▶ [YOUR ASSIGNMENT] Give the number of lines in the following entries that contain the word "over", with nothing added.

[Collected data entries]
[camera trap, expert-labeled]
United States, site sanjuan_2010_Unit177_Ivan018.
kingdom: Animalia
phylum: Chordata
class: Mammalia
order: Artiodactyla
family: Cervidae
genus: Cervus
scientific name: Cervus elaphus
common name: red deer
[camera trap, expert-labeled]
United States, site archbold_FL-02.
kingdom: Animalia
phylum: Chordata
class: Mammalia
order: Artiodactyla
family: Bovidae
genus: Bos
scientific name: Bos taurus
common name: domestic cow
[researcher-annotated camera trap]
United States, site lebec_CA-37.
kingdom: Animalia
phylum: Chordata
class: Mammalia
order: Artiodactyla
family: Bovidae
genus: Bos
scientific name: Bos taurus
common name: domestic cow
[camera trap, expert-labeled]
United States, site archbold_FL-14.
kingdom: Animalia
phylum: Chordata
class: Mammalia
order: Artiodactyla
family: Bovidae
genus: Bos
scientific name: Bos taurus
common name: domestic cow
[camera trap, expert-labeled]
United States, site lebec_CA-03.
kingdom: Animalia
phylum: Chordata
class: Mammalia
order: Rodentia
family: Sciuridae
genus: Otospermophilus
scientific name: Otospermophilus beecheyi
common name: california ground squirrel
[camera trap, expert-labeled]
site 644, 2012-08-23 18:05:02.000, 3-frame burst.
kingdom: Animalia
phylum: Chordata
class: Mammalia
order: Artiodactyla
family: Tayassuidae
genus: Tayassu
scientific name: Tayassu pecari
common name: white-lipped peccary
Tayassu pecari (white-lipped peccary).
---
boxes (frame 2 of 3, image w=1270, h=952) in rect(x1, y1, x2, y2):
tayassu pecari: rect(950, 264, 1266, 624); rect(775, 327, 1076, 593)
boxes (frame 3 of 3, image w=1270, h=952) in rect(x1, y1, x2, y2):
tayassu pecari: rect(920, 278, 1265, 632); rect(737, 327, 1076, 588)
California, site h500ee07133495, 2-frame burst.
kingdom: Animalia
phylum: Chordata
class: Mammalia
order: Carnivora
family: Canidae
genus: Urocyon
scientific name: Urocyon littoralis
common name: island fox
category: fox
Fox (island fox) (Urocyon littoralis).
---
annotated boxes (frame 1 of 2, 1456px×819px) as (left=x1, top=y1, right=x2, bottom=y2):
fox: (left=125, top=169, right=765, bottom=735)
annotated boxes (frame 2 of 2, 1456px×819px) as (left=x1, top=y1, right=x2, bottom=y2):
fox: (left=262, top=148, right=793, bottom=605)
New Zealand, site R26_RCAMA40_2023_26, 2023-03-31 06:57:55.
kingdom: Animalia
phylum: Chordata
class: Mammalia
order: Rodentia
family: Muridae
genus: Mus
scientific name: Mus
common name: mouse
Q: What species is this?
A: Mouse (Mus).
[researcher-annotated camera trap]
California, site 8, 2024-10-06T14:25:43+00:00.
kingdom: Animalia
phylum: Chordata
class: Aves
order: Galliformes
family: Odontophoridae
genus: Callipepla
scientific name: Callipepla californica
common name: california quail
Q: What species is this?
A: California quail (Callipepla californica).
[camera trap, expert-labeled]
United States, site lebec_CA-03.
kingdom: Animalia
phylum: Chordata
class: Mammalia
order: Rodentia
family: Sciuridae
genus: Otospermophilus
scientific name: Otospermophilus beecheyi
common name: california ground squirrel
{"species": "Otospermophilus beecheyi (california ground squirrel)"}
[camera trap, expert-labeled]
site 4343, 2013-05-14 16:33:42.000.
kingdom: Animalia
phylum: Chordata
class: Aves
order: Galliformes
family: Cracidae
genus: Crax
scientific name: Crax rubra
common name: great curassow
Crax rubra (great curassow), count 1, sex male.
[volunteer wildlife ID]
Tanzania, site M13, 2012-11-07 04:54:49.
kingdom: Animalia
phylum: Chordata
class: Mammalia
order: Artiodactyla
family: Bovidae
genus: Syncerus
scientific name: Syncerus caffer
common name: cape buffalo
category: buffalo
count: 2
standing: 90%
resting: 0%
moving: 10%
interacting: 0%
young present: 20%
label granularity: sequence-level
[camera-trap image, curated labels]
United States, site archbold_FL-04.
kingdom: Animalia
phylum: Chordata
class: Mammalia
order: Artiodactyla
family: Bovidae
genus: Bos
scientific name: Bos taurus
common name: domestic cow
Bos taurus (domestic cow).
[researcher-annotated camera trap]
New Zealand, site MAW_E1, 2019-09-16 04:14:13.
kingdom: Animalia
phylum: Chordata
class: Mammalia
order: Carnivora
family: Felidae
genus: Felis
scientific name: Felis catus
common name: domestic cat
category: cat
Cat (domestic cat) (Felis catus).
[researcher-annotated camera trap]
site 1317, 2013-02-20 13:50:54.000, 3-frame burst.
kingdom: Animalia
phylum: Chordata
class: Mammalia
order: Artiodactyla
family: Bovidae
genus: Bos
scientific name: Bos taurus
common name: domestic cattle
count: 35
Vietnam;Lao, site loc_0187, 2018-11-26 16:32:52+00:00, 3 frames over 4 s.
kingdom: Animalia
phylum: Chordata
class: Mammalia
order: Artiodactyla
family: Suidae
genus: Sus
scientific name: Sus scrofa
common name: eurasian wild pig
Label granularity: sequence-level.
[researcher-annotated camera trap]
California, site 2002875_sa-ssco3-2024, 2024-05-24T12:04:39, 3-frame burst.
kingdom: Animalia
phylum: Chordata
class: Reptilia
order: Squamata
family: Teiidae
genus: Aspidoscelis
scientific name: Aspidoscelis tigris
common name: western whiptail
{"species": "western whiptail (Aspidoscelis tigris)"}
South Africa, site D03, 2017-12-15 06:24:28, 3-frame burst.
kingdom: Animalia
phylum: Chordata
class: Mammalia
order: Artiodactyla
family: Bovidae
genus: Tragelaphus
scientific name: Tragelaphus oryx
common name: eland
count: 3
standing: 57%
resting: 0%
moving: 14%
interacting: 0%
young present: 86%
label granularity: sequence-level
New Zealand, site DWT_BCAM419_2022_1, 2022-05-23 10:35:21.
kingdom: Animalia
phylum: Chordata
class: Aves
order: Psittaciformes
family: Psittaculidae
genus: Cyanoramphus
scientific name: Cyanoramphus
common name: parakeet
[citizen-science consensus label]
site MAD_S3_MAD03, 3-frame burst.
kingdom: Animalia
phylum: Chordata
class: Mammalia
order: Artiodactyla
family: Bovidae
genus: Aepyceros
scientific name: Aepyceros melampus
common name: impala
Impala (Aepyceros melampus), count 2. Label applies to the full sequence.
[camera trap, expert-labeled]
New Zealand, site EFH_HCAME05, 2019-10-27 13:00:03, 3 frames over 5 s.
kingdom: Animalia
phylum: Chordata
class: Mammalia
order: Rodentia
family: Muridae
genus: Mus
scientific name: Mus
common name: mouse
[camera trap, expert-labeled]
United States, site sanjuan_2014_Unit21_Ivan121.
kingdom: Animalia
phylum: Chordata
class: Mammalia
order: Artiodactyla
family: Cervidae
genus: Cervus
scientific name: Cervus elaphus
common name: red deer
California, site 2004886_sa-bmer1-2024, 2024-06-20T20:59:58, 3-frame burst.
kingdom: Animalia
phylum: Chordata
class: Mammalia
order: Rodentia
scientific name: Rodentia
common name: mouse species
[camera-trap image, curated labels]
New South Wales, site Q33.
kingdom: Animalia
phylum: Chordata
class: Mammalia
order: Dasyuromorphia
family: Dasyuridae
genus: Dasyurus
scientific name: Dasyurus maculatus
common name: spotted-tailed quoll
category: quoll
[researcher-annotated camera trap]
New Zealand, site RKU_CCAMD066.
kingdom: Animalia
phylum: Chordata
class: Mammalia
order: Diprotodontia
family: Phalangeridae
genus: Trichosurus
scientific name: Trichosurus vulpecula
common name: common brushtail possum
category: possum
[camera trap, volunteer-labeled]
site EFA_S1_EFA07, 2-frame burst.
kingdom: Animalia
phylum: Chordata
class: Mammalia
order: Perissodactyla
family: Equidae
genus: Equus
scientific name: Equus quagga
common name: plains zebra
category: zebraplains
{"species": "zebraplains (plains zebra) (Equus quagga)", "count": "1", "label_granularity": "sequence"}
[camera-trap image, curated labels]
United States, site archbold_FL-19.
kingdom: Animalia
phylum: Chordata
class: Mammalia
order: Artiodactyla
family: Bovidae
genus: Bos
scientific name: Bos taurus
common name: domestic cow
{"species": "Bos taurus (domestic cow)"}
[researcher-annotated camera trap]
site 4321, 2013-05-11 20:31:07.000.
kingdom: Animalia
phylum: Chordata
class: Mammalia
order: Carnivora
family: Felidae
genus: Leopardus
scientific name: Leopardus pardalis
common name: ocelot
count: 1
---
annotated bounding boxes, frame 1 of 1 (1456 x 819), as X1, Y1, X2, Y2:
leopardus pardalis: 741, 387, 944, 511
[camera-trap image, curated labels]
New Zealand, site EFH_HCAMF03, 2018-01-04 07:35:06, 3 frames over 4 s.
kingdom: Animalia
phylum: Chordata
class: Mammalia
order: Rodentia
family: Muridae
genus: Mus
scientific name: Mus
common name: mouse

▶ [EXERCISE RESULT] 3